Data entries:
────────────────────

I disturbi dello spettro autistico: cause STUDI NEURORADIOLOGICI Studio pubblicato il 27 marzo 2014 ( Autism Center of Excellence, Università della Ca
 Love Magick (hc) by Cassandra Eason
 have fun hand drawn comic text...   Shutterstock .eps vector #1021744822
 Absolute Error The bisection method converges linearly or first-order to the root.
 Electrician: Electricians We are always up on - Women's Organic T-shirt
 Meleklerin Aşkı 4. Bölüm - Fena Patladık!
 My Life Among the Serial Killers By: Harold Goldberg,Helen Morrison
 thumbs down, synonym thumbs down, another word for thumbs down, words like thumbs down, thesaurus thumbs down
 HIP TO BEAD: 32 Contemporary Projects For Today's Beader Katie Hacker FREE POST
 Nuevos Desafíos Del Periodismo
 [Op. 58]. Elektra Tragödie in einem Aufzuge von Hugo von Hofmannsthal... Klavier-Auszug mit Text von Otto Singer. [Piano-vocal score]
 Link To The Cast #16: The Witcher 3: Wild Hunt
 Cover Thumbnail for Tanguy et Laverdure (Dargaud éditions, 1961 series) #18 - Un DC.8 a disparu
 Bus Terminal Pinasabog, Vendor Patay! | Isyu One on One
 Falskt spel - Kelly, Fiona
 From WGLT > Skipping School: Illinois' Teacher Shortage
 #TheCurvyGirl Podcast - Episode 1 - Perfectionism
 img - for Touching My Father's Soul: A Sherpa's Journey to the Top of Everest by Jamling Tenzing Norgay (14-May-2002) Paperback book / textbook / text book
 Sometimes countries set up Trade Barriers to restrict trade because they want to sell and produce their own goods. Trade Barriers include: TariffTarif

────────────────────

TASK INSTRUCTIONS: Look back at the entries above and repeat, unchanged, every line from the line holding "Cover Thumbnail for" through the line holding "img - for Touching".

SOLUTION FOR THIS EXERCISE:
 Cover Thumbnail for Tanguy et Laverdure (Dargaud éditions, 1961 series) #18 - Un DC.8 a disparu
 Bus Terminal Pinasabog, Vendor Patay! | Isyu One on One
 Falskt spel - Kelly, Fiona
 From WGLT > Skipping School: Illinois' Teacher Shortage
 #TheCurvyGirl Podcast - Episode 1 - Perfectionism
 img - for Touching My Father's Soul: A Sherpa's Journey to the Top of Everest by Jamling Tenzing Norgay (14-May-2002) Paperback book / textbook / text book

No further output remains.